Um dos momentos mais intensos na história do Alumbramento foi em 2007/2008 quando concebemos e realizamos Praia do Futuro, um filme composto por 15 episódios e feito por 18 realizadores que são pessoas envolvidas não só com cinema, mas também com artes visuais, moda, poesia, música, dança, teatro e design. Na época muitos de nós nos reuníamos na sede do Alumbramento para assistir aos episódios e opinarmos, debatermos e conversarmos. Muitos filmes foram modificados nesse processo. Além disso as funções se intercambiavam de um filme pro outro. Se em um você fazia figurino, no outro você atuava, se em outro você fazia som, no seguinte ajudava a montar, e assim por diante em inúmeras combinações. Até hoje esse foi o nosso maior esforço coletivo. O resultado são filmes assumidamente experimentais, de uma beleza crua e uma poesia desnorteante.

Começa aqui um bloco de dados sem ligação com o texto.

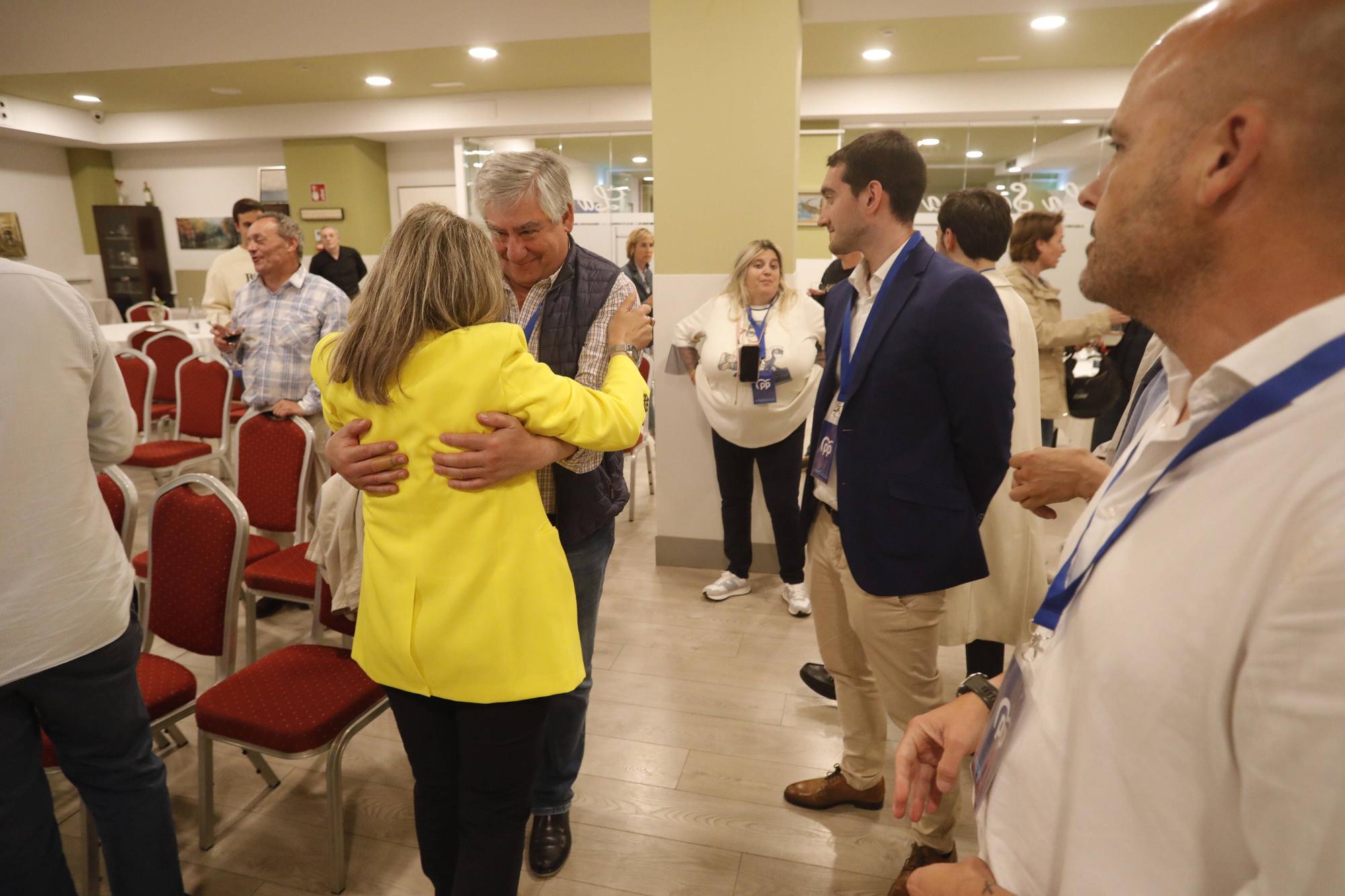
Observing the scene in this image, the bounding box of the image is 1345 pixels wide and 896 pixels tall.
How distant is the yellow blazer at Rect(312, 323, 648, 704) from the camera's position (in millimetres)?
1210

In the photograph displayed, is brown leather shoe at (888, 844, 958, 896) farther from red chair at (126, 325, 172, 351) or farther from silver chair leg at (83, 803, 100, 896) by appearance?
red chair at (126, 325, 172, 351)

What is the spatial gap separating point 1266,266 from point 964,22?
5.91 m

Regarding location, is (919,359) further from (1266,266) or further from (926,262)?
(1266,266)

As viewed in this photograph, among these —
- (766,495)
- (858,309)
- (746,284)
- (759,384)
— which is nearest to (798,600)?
(766,495)

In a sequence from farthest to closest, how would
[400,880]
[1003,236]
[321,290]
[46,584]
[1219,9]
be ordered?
[321,290], [1003,236], [400,880], [46,584], [1219,9]

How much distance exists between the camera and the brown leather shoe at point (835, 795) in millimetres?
2148

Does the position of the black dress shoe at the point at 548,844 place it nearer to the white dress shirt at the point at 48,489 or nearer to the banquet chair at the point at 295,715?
the banquet chair at the point at 295,715

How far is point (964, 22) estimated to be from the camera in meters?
5.34

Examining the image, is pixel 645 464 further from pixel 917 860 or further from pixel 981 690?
pixel 981 690

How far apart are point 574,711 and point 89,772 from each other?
3.36 feet

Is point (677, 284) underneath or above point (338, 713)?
above

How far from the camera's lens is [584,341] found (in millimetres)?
1610

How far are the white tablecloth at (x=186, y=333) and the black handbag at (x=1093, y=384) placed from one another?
18.8 feet

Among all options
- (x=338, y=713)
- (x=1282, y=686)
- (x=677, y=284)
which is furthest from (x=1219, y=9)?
(x=677, y=284)
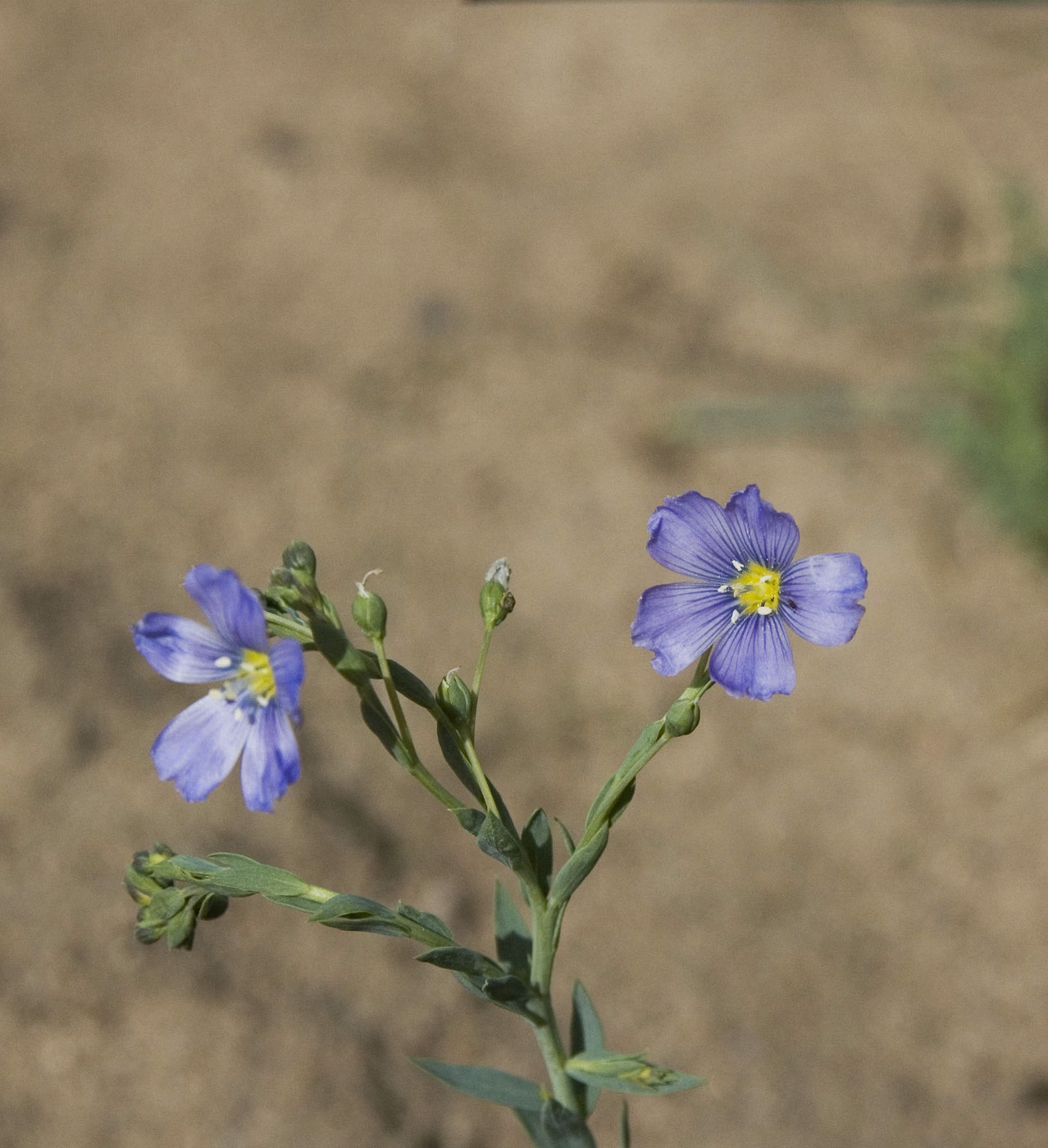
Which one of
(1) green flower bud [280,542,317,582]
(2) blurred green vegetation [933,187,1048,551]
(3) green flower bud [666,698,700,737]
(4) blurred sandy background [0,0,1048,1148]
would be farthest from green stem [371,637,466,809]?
(2) blurred green vegetation [933,187,1048,551]

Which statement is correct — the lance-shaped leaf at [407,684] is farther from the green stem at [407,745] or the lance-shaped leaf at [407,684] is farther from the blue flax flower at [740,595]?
the blue flax flower at [740,595]

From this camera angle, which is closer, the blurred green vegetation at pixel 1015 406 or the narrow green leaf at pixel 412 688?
the narrow green leaf at pixel 412 688

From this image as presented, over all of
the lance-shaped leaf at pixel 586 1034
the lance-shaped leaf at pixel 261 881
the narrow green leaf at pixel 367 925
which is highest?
the lance-shaped leaf at pixel 261 881

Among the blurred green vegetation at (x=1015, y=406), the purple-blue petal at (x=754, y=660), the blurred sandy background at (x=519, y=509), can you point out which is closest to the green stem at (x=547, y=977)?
the purple-blue petal at (x=754, y=660)

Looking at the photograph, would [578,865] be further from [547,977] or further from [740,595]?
[740,595]

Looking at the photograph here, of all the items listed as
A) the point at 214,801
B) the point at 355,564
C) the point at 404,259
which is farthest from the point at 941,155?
the point at 214,801

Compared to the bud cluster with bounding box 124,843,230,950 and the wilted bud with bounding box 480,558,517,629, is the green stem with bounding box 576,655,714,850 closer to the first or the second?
the wilted bud with bounding box 480,558,517,629

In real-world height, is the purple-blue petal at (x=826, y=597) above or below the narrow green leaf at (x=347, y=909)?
above
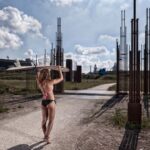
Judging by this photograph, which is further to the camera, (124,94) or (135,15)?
(124,94)

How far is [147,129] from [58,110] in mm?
5836

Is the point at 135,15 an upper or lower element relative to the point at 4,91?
upper

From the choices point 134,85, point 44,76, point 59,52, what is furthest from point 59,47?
point 44,76

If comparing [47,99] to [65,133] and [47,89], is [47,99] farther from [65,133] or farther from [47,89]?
[65,133]

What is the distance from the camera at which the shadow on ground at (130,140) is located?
31.1ft

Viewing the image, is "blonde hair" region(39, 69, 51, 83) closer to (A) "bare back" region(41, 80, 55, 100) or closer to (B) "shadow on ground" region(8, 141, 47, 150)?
(A) "bare back" region(41, 80, 55, 100)

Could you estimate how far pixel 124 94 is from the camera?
25.3 meters

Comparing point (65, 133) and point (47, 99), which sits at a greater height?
point (47, 99)

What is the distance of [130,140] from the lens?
1017cm

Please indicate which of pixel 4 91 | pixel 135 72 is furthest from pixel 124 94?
pixel 135 72

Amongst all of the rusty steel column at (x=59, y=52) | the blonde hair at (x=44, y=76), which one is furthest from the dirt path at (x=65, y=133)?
the rusty steel column at (x=59, y=52)

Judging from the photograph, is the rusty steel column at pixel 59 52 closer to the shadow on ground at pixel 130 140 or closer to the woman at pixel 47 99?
the shadow on ground at pixel 130 140

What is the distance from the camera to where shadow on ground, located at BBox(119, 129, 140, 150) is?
9.49 metres

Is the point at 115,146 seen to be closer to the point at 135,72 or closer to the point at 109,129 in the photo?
the point at 109,129
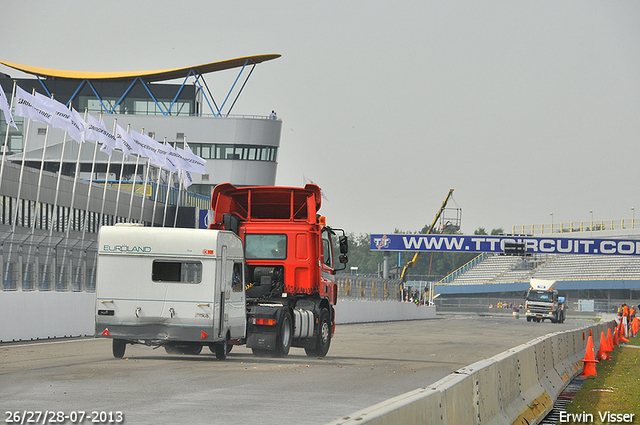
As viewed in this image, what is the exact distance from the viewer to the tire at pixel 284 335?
58.1 ft

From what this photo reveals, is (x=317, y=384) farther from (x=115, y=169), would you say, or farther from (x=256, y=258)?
(x=115, y=169)

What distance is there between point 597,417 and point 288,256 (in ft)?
29.3

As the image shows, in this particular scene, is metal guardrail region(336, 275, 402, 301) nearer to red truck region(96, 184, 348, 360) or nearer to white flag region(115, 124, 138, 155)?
white flag region(115, 124, 138, 155)

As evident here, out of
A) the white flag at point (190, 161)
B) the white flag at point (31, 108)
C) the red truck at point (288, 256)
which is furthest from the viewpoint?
the white flag at point (190, 161)

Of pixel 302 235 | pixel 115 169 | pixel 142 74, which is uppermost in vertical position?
pixel 142 74

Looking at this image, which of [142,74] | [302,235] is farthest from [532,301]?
[302,235]

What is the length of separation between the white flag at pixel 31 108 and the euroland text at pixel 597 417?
79.9 ft

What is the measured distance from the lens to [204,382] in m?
12.7

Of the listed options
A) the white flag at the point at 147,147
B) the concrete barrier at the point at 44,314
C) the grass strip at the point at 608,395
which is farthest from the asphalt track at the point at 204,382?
the white flag at the point at 147,147

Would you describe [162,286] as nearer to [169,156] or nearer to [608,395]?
[608,395]

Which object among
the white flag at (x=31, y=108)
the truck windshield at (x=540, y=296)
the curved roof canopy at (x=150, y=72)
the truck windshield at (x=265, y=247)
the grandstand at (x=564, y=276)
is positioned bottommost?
the truck windshield at (x=265, y=247)

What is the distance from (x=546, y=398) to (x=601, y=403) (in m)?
1.04

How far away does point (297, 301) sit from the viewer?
62.4 ft

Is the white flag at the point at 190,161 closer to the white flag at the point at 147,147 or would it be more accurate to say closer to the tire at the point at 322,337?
the white flag at the point at 147,147
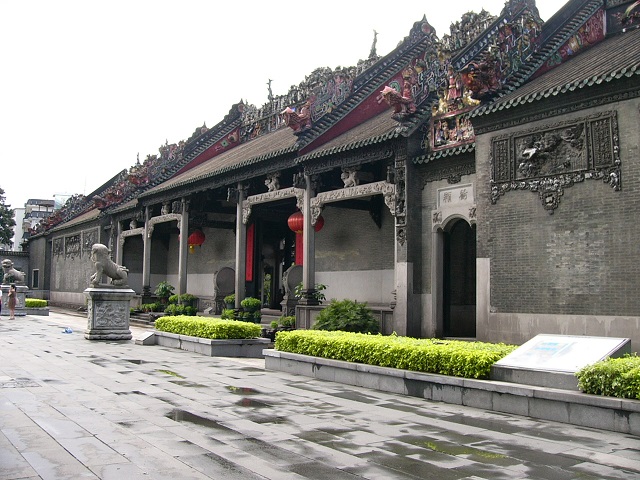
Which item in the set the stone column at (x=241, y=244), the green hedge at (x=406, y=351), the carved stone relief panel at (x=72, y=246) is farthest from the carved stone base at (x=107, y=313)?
the carved stone relief panel at (x=72, y=246)

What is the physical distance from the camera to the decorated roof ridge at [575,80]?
9992mm

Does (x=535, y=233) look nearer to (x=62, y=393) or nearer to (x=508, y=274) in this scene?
(x=508, y=274)

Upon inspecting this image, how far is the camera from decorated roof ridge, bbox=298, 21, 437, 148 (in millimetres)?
17625

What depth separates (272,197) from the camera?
62.6 ft

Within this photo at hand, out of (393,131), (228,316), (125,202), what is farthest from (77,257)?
(393,131)

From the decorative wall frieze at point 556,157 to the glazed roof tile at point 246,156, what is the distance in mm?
6982

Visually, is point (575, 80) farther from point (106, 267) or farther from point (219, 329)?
point (106, 267)

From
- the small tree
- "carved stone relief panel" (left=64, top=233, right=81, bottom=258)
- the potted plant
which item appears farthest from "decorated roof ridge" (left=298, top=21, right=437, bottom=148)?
the small tree

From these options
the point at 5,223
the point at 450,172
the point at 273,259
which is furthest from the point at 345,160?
the point at 5,223

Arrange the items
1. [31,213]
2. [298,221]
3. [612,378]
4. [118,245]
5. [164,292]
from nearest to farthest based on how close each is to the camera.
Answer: [612,378], [298,221], [164,292], [118,245], [31,213]

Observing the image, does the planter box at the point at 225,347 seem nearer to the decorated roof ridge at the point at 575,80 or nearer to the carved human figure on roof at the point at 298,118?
the carved human figure on roof at the point at 298,118

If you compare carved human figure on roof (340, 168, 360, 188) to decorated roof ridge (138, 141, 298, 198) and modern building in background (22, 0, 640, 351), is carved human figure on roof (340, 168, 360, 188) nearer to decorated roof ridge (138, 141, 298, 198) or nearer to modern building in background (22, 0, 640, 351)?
modern building in background (22, 0, 640, 351)

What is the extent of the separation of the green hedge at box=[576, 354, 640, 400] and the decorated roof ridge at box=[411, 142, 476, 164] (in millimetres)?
7463

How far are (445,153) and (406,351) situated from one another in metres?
6.43
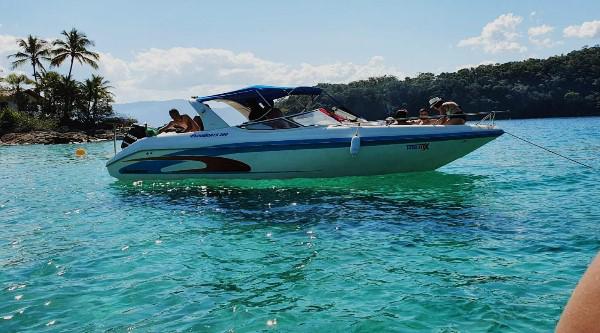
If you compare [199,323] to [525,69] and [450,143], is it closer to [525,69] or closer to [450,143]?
[450,143]

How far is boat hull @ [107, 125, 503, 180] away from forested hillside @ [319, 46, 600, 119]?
87.5 meters

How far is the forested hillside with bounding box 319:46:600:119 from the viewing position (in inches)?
4053

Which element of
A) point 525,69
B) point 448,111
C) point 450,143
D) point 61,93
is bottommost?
point 450,143

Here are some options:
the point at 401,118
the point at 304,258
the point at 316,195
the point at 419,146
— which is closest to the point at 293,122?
the point at 316,195

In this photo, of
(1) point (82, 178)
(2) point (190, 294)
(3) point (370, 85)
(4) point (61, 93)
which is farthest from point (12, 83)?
(3) point (370, 85)

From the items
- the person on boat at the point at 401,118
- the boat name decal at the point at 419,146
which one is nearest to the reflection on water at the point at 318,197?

No contexto atual esse tipo de empreitada não tem como acontecer. Muitas coisas mudaram, como por exemplo, boa parte do grupo que formava a Alumbramento no começo não mora em Fortaleza no momento. Tudo na vida vai ficando mais difícil e as escolhas (como fazer cinema com liberdade e conseguir se sustentar, com quem fazer cinema, como fazer a produtora funcionar, etc.) tem que ser tomadas com consciência e responsabilidade. Isso faz com que cada um encontre o seu caminho e aí o trabalho mais difícil é fazer com que os caminhos continuem se cruzando. A coletividade tem que ser trabalhada diariamente. É o que fazemos nos nossos filmes. E o cinema é uma arte coletiva. Quando decidimos fazer isso para nossas vidas, era uma das opções mais radicais que um jovem podia tomar na vida. e a alumbramento nasce do encontro de vários jovens que tomaram essa decisão e estavam dispostos a passar pelo que fosse para estar juntos e criar juntos. Fortaleza ainda é uma cidade muito hostil à arte e ao artista e o processo para que isso mude é tortuoso e demorado. o bom é que tem cada vez mais pessoas trabalhando para que isso mude.

 

 

c)    Que filmes, entre longas, médias e curtas, você já rodaram e quais são os novos planos?

 

Para quem quer conhecer nossa filmografia, pode entrar no site www.alumbramento.com.br. os curtas estão quase todos disponíveis online. assim como os episódios do praia do futuro. Nesse instante o site esta sendo reformulado e atualizado. Agora estamos em processo de finalização de três longas e dois curtas. O Alexandre Veras está terminando o seu longa premiado no último B.O. do Minc, ” que foi produzido pela alumbramento. Ricardo Pretti vai começar a montar com luiz Pretti e Guto Parente o seu longa realizado recentemente dentro do projeto operação sonia silk. Guto Parente está terminando de montar um longa que realizou em fortaleza em parceria com o poeta Uirá dos Reis, chamado “doce amianto”. Pedro Diogenes vai começar a montar com Guto, Luiz e Ricardo seu curta chamado “Retrato de uma paisagem” e Luiz Pretti, Ivo Lopes e Clarissa Campolina estão também finalizando um curta que realizaram juntos chamado “odete”.

 

 

d)    De que maneira a questão da amizade norteia a produção que vocês fazem?

 

A gente já entendeu que a nossa relação funciona assim: trabalhamos juntos porque somos amigo e somos amigos porque trabalhamos juntos. O primeiro filme que a gente fez junto foi uma forma de estabelecer essa relação e isso fez com que a construção dessa amizade entrasse na diegese do filme. De lá pra cá o tema da amizade ronda os filmes que fizemos juntos. É como se o tema fosse primordial (e quase inevitável) no nosso trabalho. Mas enquanto Ythaca foi um filme sobre a invenção de uma grande amizade, Os Monstros foi uma avaliação de como vemos essa amizade em contraponto com uma sociedade utilitarista, sem tempo para a amizade e No lugar Errado é uma subversão da nossa ideia romantizada sobre a amizade e o que fica depois disso (acreditamos que a amizade apesar de tudo é a grande vencedora).